Tasks to carry out ::
- a) From the thread on GPU load distribution, extract the passage that begins with the words "That latency you" and ends with "completely different machine.".
- b) In the thread on GPU load distribution, which MD package does another user run on a GPU that the EM jobs never touch?

Supplied text Start Marker

[gmx-users] strange GPU load distribution

Mon May 7 00:11:24 CEST 2018

A separate CPU-only build is what we were going to try, but if it 
succeeds with not touching GPUs, then what -- keep several builds?

That latency you mention is definitely there, I think it is related to 
my earlier report of one of the regression tests failing (I think Mark 
might remember that one). That failure, by the way, is persistent with 
2018.1 we just installed on a completely different machine.

Alex

On 5/6/2018 4:03 PM, Justin Lemkul wrote:
>
>
> On 5/6/18 5:51 PM, Alex wrote:
>> Unfortunately, we're still bogged down when the EM runs (example 
>> below) start -- CPU usage by these jobs is initially low, while their 
>> PIDs show up in nvidia-smi. After about a minute all goes back to 
>> normal. Because the user is doing it frequently (scripted), 
>> everything is slowed down by a large factor. Interestingly, we have 
>> another user utilizing a GPU with another MD package (LAMMPS) and 
>> that GPU is never touched by these EM jobs.
>>
>> Any ideas will be greatly appreciated.
>>
>
> Thinking out loud - a run that explicitly calls for only the CPU to be 
> used might be trying to detect GPU if mdrun is GPU-enabled. Is that a 
> possibility, including any latency in detecting that device? Have you 
> tested to make sure that an mdrun binary that is explicitly disabled 
> from using GPU (-DGMX_GPU=OFF) doesn't affect the GPU usage when 
> running the same command?

Supplied text End Marker
Dataset content Start Marker

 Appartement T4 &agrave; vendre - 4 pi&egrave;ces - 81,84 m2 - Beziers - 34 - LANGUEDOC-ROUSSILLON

Dataset content End Marker

Solution list ::
- a)
That latency you mention is definitely there, I think it is related to 
my earlier report of one of the regression tests failing (I think Mark 
might remember that one). That failure, by the way, is persistent with 
2018.1 we just installed on a completely different machine.

- b) LAMMPS